Newman's father, in a concentration camp, dug holes again and again in the freezing winter, filled them back up, dug again. At last to survive, he "feigns death. For three days / unmoving in the snow, his bones / so cold they could break." Her mother, after long and terrible suffering in a concentration camp, returned to her home to find "a stranger who came to the door, / wearing her father's shoes," and who would not let her come in for a moment "to take a breath of the air / that might still carry…the scent of her mother's soup." A child longs to relieve her parents' suffering, to make them happy and whole. These poems are an accumulation of a lifetime of imagining and longing, an unfulfillable wish to make things right for her parents.

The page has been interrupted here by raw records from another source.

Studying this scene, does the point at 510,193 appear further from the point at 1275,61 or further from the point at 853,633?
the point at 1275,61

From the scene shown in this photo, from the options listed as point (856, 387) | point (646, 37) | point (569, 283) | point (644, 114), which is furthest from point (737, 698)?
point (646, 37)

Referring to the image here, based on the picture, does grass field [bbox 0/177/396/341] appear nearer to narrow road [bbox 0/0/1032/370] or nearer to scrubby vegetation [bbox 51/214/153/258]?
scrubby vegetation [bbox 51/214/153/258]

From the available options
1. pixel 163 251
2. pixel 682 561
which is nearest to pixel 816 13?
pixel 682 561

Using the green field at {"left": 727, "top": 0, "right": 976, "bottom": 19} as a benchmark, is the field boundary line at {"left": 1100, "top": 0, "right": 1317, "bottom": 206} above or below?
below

In these carefully restrained and beautifully crafted poems, Newman presents moments, snapshots that bring us along through her parents's meeting after the war and her birth:

…my parents want so much right away.

Everything they own is in my body.

Her parents, strong and resilient young people, made lives for themselves after the terrors and deprivation were over. With the author's birth, they invested their future happiness in this new being, and their love for this cherished child was the catalyst of their happiness:

Some nights I wake to hear

my father crying out like a child—


night terrors—

then his slippers

brushing the floor

down the long hall,

walking past my room,

out of the apartment

into darkness that pools

around his feet like a river.


For hours, he sits

under the silence of the stars.

The poems make clear the great love and pain that connect the daughter and the parents, which enable them all to live. But in the end, of course, no amount of love can take the past from them. Nor can their past be eliminated from the author's own psyche. Now, after her father's eventual death, she writes of him:

When I open my mouth his words fly out, when I open my eyes, his tears.

And of his shoes:

They live in my garage now.

Someday, I will throw them away,


maybe next winter when the first storm

pours solace into the world.

The dead have been following her around all her life, and in the end she "can't feed them / …can't wash their faces or suture / their wounds with needles of pity."

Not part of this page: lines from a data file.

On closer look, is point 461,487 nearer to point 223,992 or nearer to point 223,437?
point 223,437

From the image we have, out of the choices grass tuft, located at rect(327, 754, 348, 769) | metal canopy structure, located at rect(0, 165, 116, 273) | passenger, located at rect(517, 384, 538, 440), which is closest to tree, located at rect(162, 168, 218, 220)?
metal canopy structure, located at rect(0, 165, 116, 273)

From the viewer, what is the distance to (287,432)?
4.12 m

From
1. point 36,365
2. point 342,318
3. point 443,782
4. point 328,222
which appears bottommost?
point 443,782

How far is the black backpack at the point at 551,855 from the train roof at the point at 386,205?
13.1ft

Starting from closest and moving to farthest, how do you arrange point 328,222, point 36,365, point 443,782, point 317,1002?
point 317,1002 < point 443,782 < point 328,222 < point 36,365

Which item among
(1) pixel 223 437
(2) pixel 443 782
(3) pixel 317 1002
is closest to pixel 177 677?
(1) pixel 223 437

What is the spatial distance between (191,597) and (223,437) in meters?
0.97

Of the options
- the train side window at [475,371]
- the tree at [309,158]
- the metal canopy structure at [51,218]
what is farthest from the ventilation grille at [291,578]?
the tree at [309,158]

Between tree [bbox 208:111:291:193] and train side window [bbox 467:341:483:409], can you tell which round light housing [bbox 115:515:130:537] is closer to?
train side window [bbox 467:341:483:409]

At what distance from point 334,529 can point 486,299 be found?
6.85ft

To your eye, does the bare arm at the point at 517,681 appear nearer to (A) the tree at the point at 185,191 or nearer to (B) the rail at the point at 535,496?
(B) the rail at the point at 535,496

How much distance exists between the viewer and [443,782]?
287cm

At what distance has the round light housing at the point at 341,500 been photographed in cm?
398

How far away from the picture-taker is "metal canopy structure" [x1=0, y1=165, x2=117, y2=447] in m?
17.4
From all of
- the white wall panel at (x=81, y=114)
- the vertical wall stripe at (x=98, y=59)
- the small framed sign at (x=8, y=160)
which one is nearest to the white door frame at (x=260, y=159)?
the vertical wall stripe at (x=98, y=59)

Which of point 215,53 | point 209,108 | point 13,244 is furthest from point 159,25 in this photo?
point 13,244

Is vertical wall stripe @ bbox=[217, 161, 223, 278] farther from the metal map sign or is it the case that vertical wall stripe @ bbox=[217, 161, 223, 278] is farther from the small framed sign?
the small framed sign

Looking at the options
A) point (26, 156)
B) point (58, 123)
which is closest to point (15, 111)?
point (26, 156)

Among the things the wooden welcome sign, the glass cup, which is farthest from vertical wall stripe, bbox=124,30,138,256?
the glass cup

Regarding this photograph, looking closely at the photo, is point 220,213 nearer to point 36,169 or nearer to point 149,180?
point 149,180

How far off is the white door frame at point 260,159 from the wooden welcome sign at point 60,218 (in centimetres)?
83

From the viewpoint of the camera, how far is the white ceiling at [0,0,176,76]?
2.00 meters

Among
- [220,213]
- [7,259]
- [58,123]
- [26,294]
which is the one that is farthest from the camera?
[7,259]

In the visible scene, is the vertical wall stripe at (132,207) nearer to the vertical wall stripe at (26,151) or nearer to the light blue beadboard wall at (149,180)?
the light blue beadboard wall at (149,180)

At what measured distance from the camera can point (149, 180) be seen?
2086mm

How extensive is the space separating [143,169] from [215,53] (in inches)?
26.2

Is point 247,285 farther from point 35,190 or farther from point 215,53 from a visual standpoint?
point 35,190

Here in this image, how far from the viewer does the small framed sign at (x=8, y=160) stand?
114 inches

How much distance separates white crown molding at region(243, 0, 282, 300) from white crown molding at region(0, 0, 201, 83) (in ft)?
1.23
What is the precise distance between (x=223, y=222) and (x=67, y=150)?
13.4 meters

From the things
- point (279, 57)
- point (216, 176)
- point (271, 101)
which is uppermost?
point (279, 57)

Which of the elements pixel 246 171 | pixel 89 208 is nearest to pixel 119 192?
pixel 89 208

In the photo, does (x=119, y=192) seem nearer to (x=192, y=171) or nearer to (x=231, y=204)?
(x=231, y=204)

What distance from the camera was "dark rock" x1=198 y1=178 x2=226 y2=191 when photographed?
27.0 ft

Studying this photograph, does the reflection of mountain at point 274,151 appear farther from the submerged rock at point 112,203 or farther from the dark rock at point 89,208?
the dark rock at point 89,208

Still, her living parents were incredibly unsinkable people. The poem "Valentine's Day" ends with:

My mother, who knows the brutal world,

who survived while others did not,

says, Me? I had it easy.

The book winds its way toward Newman's own old age, and we see that she has inherited that defiant spark. She plans, she says, to be buried in a plain wooden box with the blood still in her veins. Unlike her grandparents:

When I die, I won't go up in smoke,

fallen ash, with the smell of gas

in my nostrils, the fire burning

in my lungs.

In a particularly beautiful passage of empathy and compassion, she writes in "Mount Sinai Jewish Cemetery," that she will gather her grandmother's ashes in her arms,

and we will go together,

not led like harnessed horses

or leashed dogs


but streaming forward like the sun

With an ear for understated language and an eye for the small detail that best invokes the feeling of a moment, Newman's poems illuminate the damaged lives of these two people and the way the resilience of their characters, the determination to love and be happy, and their love for their child combined to offer them up moments of joy and forgetting.

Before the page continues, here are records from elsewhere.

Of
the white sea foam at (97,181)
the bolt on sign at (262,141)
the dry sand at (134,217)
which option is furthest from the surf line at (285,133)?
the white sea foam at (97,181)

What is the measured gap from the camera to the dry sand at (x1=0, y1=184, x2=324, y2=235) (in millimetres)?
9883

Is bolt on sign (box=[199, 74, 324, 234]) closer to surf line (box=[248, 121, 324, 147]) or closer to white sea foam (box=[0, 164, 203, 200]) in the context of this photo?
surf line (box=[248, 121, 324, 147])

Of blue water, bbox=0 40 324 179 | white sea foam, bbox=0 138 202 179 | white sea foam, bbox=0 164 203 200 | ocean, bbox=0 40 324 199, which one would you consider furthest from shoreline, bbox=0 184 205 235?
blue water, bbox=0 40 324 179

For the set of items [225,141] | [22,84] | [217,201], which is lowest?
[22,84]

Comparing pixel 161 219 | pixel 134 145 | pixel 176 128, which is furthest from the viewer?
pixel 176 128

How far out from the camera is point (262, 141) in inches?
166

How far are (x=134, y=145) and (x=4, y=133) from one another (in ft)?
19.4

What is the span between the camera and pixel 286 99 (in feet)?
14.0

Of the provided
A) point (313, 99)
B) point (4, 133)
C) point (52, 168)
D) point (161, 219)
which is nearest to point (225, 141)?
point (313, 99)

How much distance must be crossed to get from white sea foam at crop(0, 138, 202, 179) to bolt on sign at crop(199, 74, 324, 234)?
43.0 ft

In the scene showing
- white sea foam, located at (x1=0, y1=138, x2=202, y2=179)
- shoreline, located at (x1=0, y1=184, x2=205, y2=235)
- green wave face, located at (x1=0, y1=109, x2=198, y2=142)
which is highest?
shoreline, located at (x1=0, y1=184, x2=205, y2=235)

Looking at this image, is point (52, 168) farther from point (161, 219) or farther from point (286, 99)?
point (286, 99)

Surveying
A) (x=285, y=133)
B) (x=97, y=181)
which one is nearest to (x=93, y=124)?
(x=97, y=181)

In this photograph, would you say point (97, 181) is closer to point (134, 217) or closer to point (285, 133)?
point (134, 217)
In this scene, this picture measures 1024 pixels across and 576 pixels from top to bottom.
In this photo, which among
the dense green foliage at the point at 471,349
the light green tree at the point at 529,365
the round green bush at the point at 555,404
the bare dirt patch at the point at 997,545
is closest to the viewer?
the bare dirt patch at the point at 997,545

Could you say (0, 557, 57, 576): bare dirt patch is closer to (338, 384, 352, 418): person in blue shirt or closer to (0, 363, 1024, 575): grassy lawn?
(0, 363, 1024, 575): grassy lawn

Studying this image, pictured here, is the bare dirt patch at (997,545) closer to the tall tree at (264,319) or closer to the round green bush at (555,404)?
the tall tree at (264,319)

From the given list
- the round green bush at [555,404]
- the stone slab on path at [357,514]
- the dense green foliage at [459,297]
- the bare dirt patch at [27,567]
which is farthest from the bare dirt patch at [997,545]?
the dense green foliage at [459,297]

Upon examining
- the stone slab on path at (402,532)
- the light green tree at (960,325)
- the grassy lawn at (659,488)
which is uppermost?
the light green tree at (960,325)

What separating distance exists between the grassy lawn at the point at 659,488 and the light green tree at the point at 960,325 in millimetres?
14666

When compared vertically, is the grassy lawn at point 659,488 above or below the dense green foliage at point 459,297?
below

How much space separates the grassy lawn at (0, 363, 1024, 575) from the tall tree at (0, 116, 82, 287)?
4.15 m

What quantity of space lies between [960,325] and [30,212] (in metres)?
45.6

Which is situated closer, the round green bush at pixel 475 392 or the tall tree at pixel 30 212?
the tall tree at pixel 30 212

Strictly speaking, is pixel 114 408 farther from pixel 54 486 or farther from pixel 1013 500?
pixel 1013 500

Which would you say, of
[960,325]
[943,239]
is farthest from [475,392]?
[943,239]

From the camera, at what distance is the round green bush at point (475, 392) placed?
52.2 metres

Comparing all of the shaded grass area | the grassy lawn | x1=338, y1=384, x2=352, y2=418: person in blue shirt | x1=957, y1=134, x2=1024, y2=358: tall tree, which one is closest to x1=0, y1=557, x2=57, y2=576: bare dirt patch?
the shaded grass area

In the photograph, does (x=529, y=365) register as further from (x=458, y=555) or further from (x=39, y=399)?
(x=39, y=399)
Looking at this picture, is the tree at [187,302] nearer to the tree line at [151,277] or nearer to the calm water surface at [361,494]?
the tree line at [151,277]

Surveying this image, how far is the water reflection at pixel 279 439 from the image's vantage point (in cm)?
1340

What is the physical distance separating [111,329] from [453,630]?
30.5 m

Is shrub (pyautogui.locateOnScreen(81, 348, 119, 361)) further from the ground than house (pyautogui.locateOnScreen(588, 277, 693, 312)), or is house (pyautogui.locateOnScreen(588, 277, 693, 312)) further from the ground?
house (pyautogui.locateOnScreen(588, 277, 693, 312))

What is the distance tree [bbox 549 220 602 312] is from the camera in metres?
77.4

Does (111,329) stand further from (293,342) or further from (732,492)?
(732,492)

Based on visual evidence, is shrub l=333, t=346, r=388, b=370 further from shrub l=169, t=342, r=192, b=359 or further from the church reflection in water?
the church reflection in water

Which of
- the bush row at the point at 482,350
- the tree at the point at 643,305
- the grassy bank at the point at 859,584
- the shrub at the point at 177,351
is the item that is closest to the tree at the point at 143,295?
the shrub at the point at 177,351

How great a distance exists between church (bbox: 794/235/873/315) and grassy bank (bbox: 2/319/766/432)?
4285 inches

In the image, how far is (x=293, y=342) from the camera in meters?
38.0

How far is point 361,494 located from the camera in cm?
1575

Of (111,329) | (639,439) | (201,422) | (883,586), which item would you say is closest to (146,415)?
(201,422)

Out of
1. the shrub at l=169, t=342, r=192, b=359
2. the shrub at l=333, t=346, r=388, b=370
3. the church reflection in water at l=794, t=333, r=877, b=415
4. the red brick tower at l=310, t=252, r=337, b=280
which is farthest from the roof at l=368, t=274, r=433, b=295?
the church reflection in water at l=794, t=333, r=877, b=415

Gail Rudd Entrekin's poetry books include The Art of Healing (with Charles Entrekin, 2016), Rearrangement of the Invisible (2012), Change (Will Do You Good) (2005), which was nominated for the Northern California Book Award, You Notice the Body (1998), and John Danced (1988). Her poems have been widely published in poetry magazines and anthologies. She is co-publisher and Poetry Editor of Hip Pocket Press, and Editor of Canary, an online literary magazine of the environment. She taught in California community colleges for twenty-five years, most recently at Sierra College in Grass Valley, and for many years she taught poetry to kids through California Poets in the Schools.